Stop it. We don't need life direction guidance from noobs.
23. Telling the truth.
Honesty is for push-overs. The truth is never interesting. Lies are what make things happen in life, in the world, and especially in the bedroom.
25. Shitting on my face
I'm not a toilet. What's wrong with you. Do NOT shit on my face. NOT cool. And the fact that I keep falling for these kinds of girls is disconcerting at best.
27. Smiling
What are you so damn happy about. Shut the fuck up.
25. Kissing
Yuck.
24. Having your DNA genetically cross polinated with corn.
Seriously, c'mon.
256. Having sex with us
Girls only have sex because they're insecure. You don't enjoy it. You think you're so gracious and kind. It makes me sick.
261. Walking
Where are you going that's so damn important? We're not impressed. You are not specially talented for having the capacity for movement. Everyone can move. If you really want to impress a guy, buy him a house.
27. Taking home left-overs
Left-overs would normally be thrown away, thus taking home leftovers is the same thing as eating trash. You wouldn't want your date to see you rooting through trash dumpsters on the walk home, so don't take home garbage from the restaurant. Get a job, homeless worthless Jew bastard.
25. Condoms
Condoms piss guys off more than anything. Who do you think you are? It's your responsibility to make sex good, not ours. Don't cheap shot us with this condom crap. If I wanted to fuck a piece of plastic, I'd stick a turkey baster up my ass, suck the jizz out my balls, and go to sleep.
28. Listening closely
You bother me with all your incesent listening. It makes me uncomfortable to think someone cares what I'm saying. Stop listening so damn much and shut the hell up.
29. Being nice to my parents
I'm not even nice to my parents and I've known them for decades. Stop being a dumb suck-up mulebag. My parents are trash. If you're nice to them, it only shows how fake and shallow you are.
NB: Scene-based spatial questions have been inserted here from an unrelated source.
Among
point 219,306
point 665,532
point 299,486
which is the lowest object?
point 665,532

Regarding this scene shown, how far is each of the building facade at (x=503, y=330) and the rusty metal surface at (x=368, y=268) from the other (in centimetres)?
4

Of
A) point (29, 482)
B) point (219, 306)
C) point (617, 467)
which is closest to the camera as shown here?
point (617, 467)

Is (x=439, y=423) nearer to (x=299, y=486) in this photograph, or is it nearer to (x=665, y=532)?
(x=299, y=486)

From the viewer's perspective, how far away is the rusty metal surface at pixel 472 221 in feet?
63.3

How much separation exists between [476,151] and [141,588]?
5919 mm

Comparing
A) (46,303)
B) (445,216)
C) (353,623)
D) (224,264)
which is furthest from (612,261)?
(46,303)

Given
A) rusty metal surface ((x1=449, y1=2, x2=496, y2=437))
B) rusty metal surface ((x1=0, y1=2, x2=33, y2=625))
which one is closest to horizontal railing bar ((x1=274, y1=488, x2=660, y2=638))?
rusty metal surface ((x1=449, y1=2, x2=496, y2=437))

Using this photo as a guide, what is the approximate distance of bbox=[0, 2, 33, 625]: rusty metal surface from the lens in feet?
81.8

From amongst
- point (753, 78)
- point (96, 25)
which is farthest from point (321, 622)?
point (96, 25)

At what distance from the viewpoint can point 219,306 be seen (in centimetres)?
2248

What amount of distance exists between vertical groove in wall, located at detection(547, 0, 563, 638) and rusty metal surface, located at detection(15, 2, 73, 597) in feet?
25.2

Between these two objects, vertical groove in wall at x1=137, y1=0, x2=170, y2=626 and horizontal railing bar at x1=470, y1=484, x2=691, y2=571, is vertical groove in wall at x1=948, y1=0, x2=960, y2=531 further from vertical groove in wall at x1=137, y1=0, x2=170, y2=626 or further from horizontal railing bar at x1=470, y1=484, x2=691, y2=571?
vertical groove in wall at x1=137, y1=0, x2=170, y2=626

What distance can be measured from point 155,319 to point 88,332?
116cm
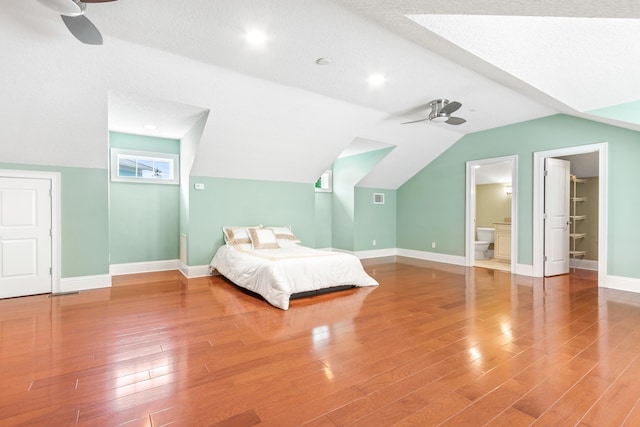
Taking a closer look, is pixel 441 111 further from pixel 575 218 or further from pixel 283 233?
pixel 575 218

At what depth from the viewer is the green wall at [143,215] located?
18.3 feet

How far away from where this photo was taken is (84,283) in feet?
14.8

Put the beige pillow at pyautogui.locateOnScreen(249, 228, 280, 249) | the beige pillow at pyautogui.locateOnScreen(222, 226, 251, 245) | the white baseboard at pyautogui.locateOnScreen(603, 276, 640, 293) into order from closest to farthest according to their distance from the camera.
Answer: the white baseboard at pyautogui.locateOnScreen(603, 276, 640, 293), the beige pillow at pyautogui.locateOnScreen(249, 228, 280, 249), the beige pillow at pyautogui.locateOnScreen(222, 226, 251, 245)

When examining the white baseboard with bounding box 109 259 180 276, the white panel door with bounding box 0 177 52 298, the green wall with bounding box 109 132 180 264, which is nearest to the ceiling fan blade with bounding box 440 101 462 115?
the green wall with bounding box 109 132 180 264

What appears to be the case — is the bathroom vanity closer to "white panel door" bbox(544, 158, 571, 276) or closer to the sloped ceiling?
"white panel door" bbox(544, 158, 571, 276)

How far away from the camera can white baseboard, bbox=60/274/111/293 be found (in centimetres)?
438

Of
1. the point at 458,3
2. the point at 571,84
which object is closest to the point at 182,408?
the point at 458,3

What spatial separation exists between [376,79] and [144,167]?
447 cm

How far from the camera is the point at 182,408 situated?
180 centimetres

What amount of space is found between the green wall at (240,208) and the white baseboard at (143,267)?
995 mm

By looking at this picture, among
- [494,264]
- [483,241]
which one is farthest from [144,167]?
[483,241]

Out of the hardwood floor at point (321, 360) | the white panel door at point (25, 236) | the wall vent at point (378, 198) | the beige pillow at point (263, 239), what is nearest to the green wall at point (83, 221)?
the white panel door at point (25, 236)

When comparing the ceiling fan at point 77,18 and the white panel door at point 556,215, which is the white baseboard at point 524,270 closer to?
the white panel door at point 556,215

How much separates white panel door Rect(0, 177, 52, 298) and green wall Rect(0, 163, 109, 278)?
0.18 metres
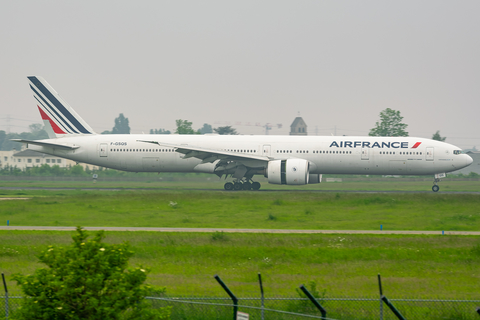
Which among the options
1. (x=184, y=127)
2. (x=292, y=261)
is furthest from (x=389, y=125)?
(x=292, y=261)

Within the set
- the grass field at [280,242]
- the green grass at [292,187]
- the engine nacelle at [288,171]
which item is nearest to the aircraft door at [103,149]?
the green grass at [292,187]

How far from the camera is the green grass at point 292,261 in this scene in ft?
51.4

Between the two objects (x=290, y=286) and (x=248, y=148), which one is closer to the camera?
(x=290, y=286)

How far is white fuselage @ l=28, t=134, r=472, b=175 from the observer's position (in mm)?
45625

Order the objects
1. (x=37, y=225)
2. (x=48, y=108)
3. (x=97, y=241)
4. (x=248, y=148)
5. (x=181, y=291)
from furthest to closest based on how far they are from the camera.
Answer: (x=48, y=108)
(x=248, y=148)
(x=37, y=225)
(x=181, y=291)
(x=97, y=241)

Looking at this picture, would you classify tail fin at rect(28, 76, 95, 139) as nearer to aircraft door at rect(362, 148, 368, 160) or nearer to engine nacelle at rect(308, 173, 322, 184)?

One time I introduced a girl to my parents and the first thing she said was, "Wow, I didn't expect Alexander's mom to be so fat and disgusting. And you, dad, you look like a shitstain on my pants after your son got done railing me in the throat." I was so turned on, I fucked all three of them in the coat closet.
31. Being one-faced
The more bi-polar you are, and the more personalities you have. And the more personalities you have, the longer it will take us to get bored of each one of you. The more schitzo, the less bored I'll be after dating you for three days.
31. Scratching itches Itches are caused by bacteria. Nobody wants to have sex with something ridden with bacteria. Not only is scratching disgusting, but it's also a sign of having no self restraint. What is wrong with these girls? |
33. Eating
Girls eating looks and sounds gross.
34. Breathing
Smelly, repulsive, sickening. Especially out your nose. If I'm sleeping with a girl and I can hear her breath, I go out and find a bum and let him sleep between us so his raspy snoars drown out the girl's pathetic nose wheezing.
35. Sleeping
A sleeping girl is the most boring thing on the planet. I'd rather date a piece of fossilized dinosaur snot than wake up to a sleeping girl next to me. When I wake, I want my homework done, taxes filed, meals cooked, bong loaded with clean water, and a fresh array of condoms layed out for me in case I decide to get a morning prostitute. And I also want all the pets we own to be filleted and stacked neatly in the basement freezer. That's what I want, and that's what every guy wants. Stop being so lazy and unattractive and get on the ball.